Note that while the answers to the two questions look similar, the answers can be drastically different. Let us first decipher what the second question asks for and how it is different from the first. Observe the image below.

The x-axis represents the statistic value, the y-axis represents its frequency.

The first question asks how many of the red cases fall above the cutoff. On the other hand, the second question asks how many of the cases that fall above the cutoff are actually positive (red). It is known as the True Discovery Rate. 

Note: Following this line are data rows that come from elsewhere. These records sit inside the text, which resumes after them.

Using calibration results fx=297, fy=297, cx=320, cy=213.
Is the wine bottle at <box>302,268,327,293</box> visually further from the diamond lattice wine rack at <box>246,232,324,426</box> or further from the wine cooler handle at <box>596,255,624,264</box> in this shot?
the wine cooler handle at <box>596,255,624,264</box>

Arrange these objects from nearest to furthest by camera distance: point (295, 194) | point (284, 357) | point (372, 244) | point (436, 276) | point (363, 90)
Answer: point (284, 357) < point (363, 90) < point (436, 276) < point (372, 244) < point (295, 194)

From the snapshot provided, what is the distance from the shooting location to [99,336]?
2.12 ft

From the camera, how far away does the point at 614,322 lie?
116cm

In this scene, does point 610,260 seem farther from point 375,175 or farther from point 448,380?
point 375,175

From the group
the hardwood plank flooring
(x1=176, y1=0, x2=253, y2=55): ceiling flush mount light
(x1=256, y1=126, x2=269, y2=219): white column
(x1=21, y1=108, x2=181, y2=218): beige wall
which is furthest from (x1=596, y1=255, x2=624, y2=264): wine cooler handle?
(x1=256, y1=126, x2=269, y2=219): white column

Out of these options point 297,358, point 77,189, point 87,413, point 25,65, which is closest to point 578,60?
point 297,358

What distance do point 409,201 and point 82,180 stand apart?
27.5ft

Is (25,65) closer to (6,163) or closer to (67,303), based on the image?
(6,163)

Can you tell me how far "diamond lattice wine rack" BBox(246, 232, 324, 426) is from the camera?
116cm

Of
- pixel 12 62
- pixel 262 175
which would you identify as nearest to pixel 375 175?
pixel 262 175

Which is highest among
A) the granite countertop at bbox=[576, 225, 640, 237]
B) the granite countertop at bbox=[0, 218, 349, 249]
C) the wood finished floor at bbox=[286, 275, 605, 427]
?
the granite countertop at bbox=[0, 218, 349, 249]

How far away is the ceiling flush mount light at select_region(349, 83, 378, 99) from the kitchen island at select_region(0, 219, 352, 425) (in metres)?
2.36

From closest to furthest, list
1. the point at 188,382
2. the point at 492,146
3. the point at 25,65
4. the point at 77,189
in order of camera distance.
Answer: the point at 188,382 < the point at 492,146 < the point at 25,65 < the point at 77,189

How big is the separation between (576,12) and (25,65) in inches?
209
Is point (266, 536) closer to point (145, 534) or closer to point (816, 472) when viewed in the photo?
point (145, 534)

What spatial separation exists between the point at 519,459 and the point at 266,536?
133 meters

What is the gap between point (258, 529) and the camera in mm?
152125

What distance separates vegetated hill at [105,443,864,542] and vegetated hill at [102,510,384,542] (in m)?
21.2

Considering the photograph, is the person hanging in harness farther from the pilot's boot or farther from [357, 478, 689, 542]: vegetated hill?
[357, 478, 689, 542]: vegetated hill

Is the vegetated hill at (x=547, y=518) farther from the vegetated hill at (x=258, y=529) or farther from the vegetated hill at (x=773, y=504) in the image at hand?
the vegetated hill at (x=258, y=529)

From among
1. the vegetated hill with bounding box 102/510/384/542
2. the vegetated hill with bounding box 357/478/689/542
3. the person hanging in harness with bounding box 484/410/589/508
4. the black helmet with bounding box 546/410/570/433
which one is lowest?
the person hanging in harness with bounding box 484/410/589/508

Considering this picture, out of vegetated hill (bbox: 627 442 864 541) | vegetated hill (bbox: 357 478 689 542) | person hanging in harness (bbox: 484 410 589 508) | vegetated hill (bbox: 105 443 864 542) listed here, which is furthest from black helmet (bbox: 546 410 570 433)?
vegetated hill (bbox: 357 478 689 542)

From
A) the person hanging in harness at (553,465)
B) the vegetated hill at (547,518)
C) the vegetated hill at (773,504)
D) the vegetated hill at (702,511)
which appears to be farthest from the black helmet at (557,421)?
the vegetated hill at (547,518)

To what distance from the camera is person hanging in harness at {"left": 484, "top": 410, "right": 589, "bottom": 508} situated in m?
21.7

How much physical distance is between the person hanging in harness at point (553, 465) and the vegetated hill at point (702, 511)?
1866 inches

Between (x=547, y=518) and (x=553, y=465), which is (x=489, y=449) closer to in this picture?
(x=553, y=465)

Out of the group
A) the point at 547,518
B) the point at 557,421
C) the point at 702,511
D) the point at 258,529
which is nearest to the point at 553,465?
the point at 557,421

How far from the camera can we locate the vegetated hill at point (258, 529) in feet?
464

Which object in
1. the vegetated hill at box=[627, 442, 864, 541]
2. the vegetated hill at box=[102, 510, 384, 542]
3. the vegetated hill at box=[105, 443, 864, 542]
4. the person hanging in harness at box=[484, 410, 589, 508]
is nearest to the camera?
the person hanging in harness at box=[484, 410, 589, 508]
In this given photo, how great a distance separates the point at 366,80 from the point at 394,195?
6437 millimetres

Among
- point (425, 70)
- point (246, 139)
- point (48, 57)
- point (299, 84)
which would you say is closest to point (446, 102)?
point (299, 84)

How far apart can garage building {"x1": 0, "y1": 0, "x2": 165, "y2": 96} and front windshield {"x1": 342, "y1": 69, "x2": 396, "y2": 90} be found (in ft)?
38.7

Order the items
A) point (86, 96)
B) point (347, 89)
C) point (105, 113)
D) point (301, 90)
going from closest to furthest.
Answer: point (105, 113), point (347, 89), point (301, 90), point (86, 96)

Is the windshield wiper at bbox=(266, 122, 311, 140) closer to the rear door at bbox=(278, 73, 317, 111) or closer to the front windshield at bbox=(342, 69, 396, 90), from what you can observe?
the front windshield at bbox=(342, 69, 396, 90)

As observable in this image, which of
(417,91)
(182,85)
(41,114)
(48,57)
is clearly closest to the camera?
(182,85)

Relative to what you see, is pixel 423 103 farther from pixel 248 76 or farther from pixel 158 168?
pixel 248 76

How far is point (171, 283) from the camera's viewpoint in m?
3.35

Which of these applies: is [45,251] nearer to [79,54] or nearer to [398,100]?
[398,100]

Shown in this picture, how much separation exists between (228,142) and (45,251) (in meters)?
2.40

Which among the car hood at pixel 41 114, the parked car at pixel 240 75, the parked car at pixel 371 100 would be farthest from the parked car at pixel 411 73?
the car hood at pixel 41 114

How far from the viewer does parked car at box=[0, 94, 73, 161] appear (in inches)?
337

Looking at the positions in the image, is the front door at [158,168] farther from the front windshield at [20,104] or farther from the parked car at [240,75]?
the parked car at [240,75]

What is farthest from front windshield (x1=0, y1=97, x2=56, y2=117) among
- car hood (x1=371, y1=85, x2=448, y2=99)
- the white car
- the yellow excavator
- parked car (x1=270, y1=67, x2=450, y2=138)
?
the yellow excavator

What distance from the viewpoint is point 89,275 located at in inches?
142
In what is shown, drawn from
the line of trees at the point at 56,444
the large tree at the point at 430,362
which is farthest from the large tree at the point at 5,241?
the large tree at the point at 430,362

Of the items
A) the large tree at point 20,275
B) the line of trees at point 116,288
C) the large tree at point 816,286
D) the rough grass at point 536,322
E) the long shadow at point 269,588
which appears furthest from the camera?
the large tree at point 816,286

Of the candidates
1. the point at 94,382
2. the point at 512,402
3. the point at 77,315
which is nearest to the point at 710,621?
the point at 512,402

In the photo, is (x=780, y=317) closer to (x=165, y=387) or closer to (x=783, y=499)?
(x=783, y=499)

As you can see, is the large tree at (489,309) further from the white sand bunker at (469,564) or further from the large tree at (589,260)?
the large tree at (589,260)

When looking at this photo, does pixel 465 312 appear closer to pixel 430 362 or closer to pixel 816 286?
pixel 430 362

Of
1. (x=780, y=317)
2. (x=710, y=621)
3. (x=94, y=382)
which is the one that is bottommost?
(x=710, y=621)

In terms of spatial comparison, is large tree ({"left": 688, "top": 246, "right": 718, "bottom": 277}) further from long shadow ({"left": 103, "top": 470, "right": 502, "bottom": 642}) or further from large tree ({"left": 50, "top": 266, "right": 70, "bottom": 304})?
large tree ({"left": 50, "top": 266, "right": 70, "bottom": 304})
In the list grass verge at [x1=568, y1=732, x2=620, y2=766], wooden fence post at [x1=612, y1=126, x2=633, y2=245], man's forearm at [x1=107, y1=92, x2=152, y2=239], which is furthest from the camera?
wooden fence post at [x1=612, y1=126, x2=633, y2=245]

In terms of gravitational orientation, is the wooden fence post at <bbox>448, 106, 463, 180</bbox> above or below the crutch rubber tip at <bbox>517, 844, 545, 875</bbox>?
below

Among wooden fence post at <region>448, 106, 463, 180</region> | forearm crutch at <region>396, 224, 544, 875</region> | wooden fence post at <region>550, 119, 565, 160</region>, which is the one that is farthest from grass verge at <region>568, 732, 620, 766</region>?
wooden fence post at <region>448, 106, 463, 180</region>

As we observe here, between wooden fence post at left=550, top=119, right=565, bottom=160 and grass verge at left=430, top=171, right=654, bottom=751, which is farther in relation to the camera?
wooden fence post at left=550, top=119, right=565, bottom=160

The True Discovery Rate can be drastically different from the True Positive Rate depending on how many red items are there in the population. If the mix is densely populated with blue items, the true discovery rates are low. If the mix is densely populated with red items, the true discovery rates are high. The figure below shows what happens when we change the proportion of the red and blue items in the population.

The x-axis represents the statistic value, the y-axis represents its frequency.

The proportion of this mix can be referred to by different names, one of them being the base rate of the phenomenon being tested. Base Rates are essentially the proportion of positives in the total population. They do not matter to the conventional measures of accuracy by design, but they matter a lot to the second type of question. The second type of question is more relevant in practice because you do not know in advance which subjects are positive and which subjects are negative.

Base Rates are the fourth factor in the determination of statistical significance but they get overlooked because they are very hard to measure. In future posts, we will discuss more on base rates and their implications on statistics and experimentation.

Conclusion

Base Rates form the fundamental difference between two distinct schools of thought in statistics, the Frequentists and the Bayesians. Frequentists have deep philosophical problems with the base rates because the base rates can never be empirically tested. In other words, there is no way to test if a chosen base rate is correct or not. Bayesians are more fond of addressing the second type of questions rather than the first. Bayesians hence have to define a prior that in practice refers to the base rates. But priors have often been misinterpreted and if defined wrongly, they bias the results. The debate between the Frequentists and the Bayesians has gone on ever since and we will explore it further in future posts.